◆ **Page text**:
Many consumers view protein bars as a healthy snack or meal replacement, but research from U.K.-based health, sports and travel specialist insurer Protectivity reveals more than a third of them contain more saturated fat than a Krispy Kreme donut, according to Food Navigator. Ten of the 56 bars studied contained more sugar than the popular glazed pastry.
Protectivity has created a fitness food index to help consumers analyze the protein, fat, carbohydrate and sugar content of several popular bars. The index shows that protein bars, which are often linked to the clean eating trend, contain very large amounts of fat and sugar.
As a result of these findings, the company is pushing food producers to change how they market and manufacture protein bars. Andy Brownsell, commercial director at Protectivity, suggested that brands detail the types of exercise that certain bars should be used for "to help consumers choose a bar based on its nutrition rather than just on its protein content or flavor."
As consumer hunger for nutritious and on-the-go meal solutions grows, protein bars have become an increasingly formidable CPG force. The category has experienced strong growth — between 2010 and 2015, the U.S. market for nutritional shakes and bars rose at an annual rate of about 10%. It topped $9 billion in sales alone in 2016, according to research from Packaged Facts. The organization predicts retail sales of these products will jump 8.3% annually through 2021.
This has caught the attention of large CPG companies. In November, Kind said Mars took a minority stake in the healthy-snacking company. Last fall, Kellogg acquired RXBAR, a maker of clean-label protein bars for $600 million, signaling the financial opportunity this segment holds. But while it's popular with health nuts and average consumers alike, RXBar isn't reflective of the protein bar category as a whole. The brand's product formulas contain no added sugar, dairy, soy, gluten or artificial colors, flavors, preservatives or fillers. Each bar contains only about four ingredients, which are listed on the front instead of a logo or design.

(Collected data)
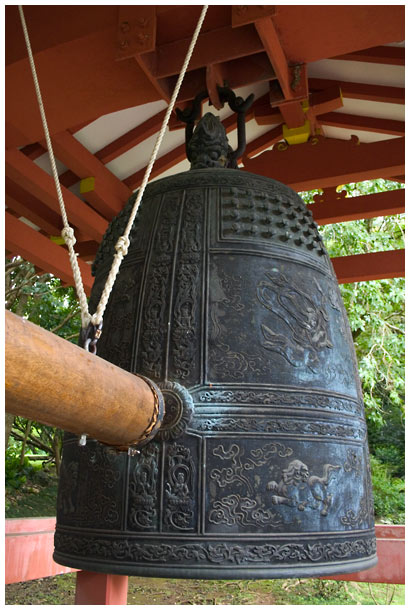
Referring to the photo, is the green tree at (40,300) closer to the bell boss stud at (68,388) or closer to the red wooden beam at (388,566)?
the red wooden beam at (388,566)

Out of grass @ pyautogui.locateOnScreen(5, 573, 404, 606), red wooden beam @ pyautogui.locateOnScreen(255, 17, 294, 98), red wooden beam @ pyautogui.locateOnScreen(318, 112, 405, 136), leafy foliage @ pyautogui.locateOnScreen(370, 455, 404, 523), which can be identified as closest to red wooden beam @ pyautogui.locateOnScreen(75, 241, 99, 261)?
red wooden beam @ pyautogui.locateOnScreen(318, 112, 405, 136)

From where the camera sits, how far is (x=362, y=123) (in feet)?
12.8

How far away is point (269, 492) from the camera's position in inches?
46.8

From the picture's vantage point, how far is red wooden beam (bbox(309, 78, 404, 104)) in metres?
3.38

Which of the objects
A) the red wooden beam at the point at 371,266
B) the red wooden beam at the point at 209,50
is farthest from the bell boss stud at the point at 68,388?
the red wooden beam at the point at 371,266

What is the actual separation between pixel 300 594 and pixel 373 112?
655cm

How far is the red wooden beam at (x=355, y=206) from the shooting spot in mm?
4035

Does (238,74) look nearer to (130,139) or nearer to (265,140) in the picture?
(130,139)

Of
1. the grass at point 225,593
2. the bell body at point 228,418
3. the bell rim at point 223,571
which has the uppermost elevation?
the bell body at point 228,418

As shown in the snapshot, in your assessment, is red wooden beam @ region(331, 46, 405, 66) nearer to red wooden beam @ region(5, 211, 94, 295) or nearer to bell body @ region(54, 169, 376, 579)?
bell body @ region(54, 169, 376, 579)

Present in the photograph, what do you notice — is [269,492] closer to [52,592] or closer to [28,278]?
[28,278]

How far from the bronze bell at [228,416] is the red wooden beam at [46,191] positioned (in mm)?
2118

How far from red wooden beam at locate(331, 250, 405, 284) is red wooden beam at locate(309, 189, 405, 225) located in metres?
0.36

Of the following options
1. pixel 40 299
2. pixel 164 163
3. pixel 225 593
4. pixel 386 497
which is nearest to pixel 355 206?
pixel 164 163
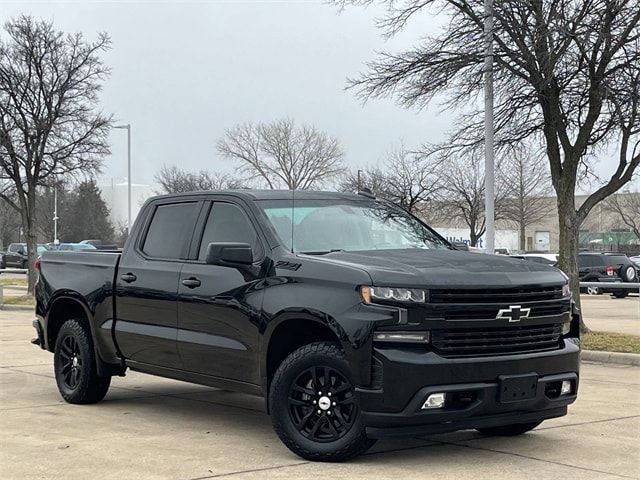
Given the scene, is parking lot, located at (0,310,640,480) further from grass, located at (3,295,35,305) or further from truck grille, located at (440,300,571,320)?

◆ **Work item**: Please continue the article about protein bars from where it stops, picking up after its last sentence.

◆ **Expected answer**:
This formula delivers on what consumers say they want — transparency, clean labels and all-natural formulas. But a product this healthy isn't going to appease all consumers. In an effort to make 10 to 30 grams of whey or soy protein taste great, many bar makers are pumping up their products with high levels of fat and sugar, making product names like "lemon cheesecake", "brownie" and "double chocolate" deliver on flavor. This, of course, undermines the reason many consumers are buying protein bars in the first place: as a nutritious snack or meal supplement.
For example, Nature Valley's protein bars appear to contain as much fat as they do protein, according to Protectivity's data. Formulation ratios like this may be flying under the radar for now, but it's safe to assume that consumers would be turned off by these numbers if they knew. Indeed, a campaign by a product watchdog group highlighting levels like these could cause serious damage to a brand's reputation. But how can manufacturers better educate consumers without undercutting their own health halos?
It's a tall order. But showing the types of exercises that should accompany certain types of bars, either through images or text on product packaging, could be a viable solution. These symbols could signal to consumers that protein bars are too caloric to be consumed as a casual snack. This tactic may not dissuade shoppers from chowing down on protein bars as a breakfast substitute, midnight snack or pseudo-dessert, but it could at least protect brands from backlash.
Time will tell if major brands begin shifting the spirit of their marketing campaigns and packaging claims, and if groups like Protectivity amplify their concerns about fat and sugar levels in protein bars. If the latter occurs, it's possible that consumers could move on to another trendy food solution.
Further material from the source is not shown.